Can you rewrite all of the records below, changing "dirt lot" to "gravel lot" and keeping everything else the same? Leave the pictures out.

>> Begin

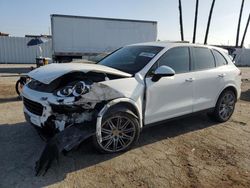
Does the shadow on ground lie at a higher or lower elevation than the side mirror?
lower

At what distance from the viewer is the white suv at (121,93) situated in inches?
153

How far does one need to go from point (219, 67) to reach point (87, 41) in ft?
48.2

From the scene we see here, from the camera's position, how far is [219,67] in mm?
5980

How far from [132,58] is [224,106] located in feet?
8.39

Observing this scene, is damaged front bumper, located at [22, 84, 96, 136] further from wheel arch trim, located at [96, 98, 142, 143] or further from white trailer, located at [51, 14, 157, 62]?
white trailer, located at [51, 14, 157, 62]

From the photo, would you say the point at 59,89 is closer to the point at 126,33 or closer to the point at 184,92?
the point at 184,92

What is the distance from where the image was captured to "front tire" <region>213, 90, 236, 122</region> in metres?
6.05

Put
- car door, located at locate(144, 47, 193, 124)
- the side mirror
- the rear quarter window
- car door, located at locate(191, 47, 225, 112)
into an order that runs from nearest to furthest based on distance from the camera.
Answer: the side mirror, car door, located at locate(144, 47, 193, 124), car door, located at locate(191, 47, 225, 112), the rear quarter window

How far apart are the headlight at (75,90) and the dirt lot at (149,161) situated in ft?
2.64

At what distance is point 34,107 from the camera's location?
13.6 feet

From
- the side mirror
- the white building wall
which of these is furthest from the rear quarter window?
the white building wall

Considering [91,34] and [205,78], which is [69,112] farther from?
[91,34]

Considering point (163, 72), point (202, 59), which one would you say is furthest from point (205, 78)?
point (163, 72)

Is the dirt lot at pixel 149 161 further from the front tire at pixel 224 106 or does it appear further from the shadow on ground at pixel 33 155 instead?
the front tire at pixel 224 106
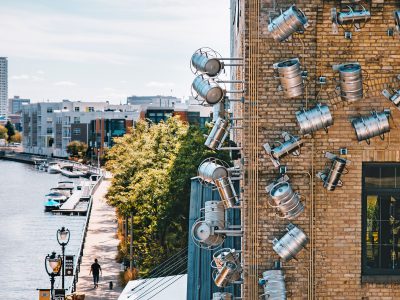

>> End

*Result of this task*.
Does the shadow on ground lie at a higher or lower elevation than the side mirror?
lower

At what distance from the viewer is the white suv at (121,93) situated in inches?
153

How far does one need to go from point (219, 67) to reach point (87, 41) in ft?
48.2

From the scene we see here, from the camera's position, how far is [219,67] in mm?
5980

How far from [132,58] is [224,106] located in feet?
8.39

Observing this scene, is damaged front bumper, located at [22, 84, 96, 136] further from wheel arch trim, located at [96, 98, 142, 143] or further from white trailer, located at [51, 14, 157, 62]?
white trailer, located at [51, 14, 157, 62]

From the photo, would you say the point at 59,89 is closer to the point at 126,33 or closer to the point at 184,92?
the point at 184,92

What is the distance from where the image was captured to "front tire" <region>213, 90, 236, 122</region> in metres?
6.05

Put
- car door, located at locate(144, 47, 193, 124)
- the side mirror
- the rear quarter window
- car door, located at locate(191, 47, 225, 112)
into an order that runs from nearest to furthest based on distance from the camera.
Answer: the side mirror, car door, located at locate(144, 47, 193, 124), car door, located at locate(191, 47, 225, 112), the rear quarter window

How far apart are the headlight at (75,90) and the gravel lot at (149,161) situated in ft?
2.64

At what distance is point 34,107 from the camera's location?
13.6 feet

From
- the side mirror
- the white building wall
which of these is furthest from the rear quarter window?
the white building wall

Considering [91,34] and [205,78], which is [69,112] farther from?
[91,34]

Considering point (163, 72), point (202, 59), which one would you say is furthest from point (205, 78)?
point (163, 72)

Is the gravel lot at pixel 149 161 further from the front tire at pixel 224 106 or does it appear further from the shadow on ground at pixel 33 155 instead?
the front tire at pixel 224 106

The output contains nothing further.